A warm welcome to the first newsletter from the team behind the POP (Performance Optimisation and Productivity) CoE (Centre of Excellence), an EU funded project offering free of charge code optimisation services to EU organisations. In this issue:

An overview of the POP CoE vision
A description of our services
Profiles of two members of the POP consortium: The Numerical Algorithms Group & The HPC Group at RWTH Aachen
An overview of performance analysis tools developed by two of the POP partners
Highlights from our recent performance analyses
An analysis of service requests to date
Meet POP CoE partners at some upcoming events

The POP CoE Vision

The idea that drives the POP CoE is a simple one: to boost productivity of EU research and industry by providing free of charge services that help improve performance of high performance computing (HPC) and parallel software. The aim of POP is to offer our world-class HPC competence to organisations that want to understand software performance issues and to adopt parallel programming best practice.

Parallel computing is now ubiquitous. For example, laptops and desktops contain multicore processors, and access to HPC can be relatively inexpensive, especially via cloud services. Thus high performance and parallel computing is a fundamental tool for a range of activities including science, engineering and research, and is an essential component of economic competitiveness.

Efficient parallelisation of computation is essential to make optimal use of parallel hardware. This is especially true for HPC where well-written parallel software is a necessity when extending the range and size of problems which can be solved. Efficiency is a first class objective in parallel software design, in particular for large scale HPC.

However, the complexity of parallel software engineering is often problematic, and this complexity is likely to increase in coming years. In our experience code owners (and users) are not always aware of the poor performance of their applications. Even when code developers recognise the need to improve parallel efficiency they may not have the necessary skills and experience needed to identify the causes of problems and find appropriate solutions, resulting in costly failed attempts to rewrite and tune code.

For these reasons the POP Centre of Excellence has been established. We offer help from a unique combination of world-class HPC expertise from six renowned organisations based in Spain, Germany, the UK and France. Our services are designed to help organisations understand performance of parallel software and to reduce the waste and costs associated with poorly performing parallel code. These services can help you obtain quicker time to solution, make more efficient use of HPC resources, and see a larger return on investment from optimising code.

The POP CoE Services

We offer a portfolio of services designed to help our users optimise parallel software and understand performance issues. Whilst our primary customers are code developers & owners our services are also available to code users and infrastructure & service centres.

We want to emphasise that our services are free of charge to EU organisations, and also that we offer a long term relationship to our users rather than one off support. To discuss these services please get in touch with us via email (pop@bsc.es) or apply via our website https://pop-coe.eu/contact.

Our main services are: Performance Audits, Improvement Plans, Proof-of-Concept demos, and Training.

Performance Audits are an initial analysis measuring a range of performance metrics to assess quality of performance and identify the issues affecting performance.

Recorded data ->
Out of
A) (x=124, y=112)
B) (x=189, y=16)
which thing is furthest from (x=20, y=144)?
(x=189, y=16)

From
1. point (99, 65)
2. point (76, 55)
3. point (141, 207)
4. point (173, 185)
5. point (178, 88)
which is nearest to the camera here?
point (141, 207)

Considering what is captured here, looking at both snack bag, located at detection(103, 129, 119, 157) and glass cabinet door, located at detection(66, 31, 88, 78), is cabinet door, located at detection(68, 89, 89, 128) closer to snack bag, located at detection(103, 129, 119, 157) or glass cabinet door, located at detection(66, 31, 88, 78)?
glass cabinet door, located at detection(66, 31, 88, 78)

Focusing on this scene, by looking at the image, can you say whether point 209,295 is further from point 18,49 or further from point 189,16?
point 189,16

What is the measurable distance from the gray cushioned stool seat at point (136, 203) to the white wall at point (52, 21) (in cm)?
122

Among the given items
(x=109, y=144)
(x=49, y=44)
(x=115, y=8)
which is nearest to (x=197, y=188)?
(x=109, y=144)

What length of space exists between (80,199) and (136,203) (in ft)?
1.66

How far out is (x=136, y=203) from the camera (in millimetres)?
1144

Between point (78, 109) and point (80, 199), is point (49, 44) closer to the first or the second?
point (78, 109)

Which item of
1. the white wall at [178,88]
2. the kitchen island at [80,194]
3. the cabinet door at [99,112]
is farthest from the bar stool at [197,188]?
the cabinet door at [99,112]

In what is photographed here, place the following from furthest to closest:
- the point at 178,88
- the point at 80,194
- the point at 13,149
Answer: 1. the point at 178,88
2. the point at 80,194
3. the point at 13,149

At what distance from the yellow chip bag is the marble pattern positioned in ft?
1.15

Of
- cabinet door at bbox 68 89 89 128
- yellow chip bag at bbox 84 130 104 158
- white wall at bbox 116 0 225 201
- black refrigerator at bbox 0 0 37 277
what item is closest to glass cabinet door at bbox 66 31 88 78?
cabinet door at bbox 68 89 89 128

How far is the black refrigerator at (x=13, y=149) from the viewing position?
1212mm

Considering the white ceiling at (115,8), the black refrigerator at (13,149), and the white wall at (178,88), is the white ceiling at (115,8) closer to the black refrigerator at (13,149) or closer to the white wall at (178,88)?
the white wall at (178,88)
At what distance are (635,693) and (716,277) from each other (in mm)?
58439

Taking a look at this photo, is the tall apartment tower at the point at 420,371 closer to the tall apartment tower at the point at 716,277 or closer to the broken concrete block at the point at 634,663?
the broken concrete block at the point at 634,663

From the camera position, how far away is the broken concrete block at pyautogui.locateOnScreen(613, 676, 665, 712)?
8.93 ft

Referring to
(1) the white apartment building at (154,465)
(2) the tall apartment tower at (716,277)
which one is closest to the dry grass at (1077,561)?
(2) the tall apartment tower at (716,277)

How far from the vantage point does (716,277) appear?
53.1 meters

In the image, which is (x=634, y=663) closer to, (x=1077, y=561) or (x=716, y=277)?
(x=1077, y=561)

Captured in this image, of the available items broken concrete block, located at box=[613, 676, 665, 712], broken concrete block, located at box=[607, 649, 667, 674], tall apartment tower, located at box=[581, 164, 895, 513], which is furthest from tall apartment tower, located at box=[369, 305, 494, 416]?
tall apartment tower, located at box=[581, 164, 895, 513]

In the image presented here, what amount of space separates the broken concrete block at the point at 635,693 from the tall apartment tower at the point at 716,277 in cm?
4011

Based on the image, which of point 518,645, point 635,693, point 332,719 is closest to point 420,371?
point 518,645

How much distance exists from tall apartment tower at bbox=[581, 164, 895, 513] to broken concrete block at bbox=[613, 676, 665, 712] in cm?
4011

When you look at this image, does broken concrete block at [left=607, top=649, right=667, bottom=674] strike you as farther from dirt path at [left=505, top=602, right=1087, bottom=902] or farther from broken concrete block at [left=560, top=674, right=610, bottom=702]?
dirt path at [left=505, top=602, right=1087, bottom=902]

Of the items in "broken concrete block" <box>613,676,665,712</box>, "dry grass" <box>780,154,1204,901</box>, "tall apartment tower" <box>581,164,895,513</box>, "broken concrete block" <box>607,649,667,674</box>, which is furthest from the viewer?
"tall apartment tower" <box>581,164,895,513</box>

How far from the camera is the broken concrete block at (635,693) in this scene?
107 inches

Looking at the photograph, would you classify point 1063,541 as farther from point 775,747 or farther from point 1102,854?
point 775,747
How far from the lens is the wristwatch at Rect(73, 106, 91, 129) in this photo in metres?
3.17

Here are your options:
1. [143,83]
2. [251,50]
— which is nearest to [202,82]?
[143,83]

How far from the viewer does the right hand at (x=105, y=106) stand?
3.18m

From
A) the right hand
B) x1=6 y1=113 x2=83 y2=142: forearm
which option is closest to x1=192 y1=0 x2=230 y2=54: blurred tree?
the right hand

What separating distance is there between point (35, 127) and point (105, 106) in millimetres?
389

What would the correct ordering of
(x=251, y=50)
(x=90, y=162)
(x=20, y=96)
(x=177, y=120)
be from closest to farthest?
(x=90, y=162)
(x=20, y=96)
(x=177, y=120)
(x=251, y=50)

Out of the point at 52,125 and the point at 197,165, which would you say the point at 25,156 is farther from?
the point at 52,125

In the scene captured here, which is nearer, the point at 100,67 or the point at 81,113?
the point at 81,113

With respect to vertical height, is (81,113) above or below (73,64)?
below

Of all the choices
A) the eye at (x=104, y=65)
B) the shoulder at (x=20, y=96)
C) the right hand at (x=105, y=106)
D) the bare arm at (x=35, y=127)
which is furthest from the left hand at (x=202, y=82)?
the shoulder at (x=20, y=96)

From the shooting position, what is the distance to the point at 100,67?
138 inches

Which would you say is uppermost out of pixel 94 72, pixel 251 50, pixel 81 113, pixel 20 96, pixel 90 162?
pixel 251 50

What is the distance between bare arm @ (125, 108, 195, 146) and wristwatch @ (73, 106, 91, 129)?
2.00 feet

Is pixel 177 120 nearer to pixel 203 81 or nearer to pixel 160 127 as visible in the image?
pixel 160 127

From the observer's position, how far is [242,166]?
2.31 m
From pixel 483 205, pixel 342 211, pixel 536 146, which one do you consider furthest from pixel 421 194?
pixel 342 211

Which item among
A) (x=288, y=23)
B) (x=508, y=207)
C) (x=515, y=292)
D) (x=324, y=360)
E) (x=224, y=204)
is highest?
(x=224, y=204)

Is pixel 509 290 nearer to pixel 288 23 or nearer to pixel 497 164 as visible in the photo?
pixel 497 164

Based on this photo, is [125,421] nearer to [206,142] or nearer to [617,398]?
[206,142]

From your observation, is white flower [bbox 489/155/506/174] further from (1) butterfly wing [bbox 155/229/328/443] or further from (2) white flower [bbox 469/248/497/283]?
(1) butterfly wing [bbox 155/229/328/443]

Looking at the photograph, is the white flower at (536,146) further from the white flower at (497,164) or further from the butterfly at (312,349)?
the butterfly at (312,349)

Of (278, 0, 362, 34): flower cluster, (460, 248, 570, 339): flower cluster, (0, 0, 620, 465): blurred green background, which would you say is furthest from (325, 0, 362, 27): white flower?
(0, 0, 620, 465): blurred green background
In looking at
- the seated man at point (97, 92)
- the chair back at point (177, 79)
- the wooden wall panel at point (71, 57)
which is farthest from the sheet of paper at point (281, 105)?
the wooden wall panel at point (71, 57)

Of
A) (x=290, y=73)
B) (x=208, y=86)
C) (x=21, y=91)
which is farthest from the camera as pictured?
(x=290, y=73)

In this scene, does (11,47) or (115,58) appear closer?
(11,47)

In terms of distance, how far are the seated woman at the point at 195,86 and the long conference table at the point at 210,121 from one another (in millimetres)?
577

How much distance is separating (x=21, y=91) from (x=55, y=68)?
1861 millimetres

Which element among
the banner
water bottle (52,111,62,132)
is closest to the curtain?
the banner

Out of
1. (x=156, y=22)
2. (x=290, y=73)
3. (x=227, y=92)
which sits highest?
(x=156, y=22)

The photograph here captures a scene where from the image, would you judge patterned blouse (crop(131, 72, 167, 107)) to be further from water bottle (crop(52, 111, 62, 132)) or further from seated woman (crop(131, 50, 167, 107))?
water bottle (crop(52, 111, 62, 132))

Instruction ->
In one to three sentences, explain why the POP newsletter says the POP Centre of Excellence was established.

Result ->
It was established because parallel software engineering is often problematically complex, and that complexity is likely to grow. Code owners and users are not always aware that their applications perform poorly. Even developers who see the need to improve parallel efficiency may lack the skills and experience to find the causes and fix them, which leads to costly failed attempts to rewrite and tune code.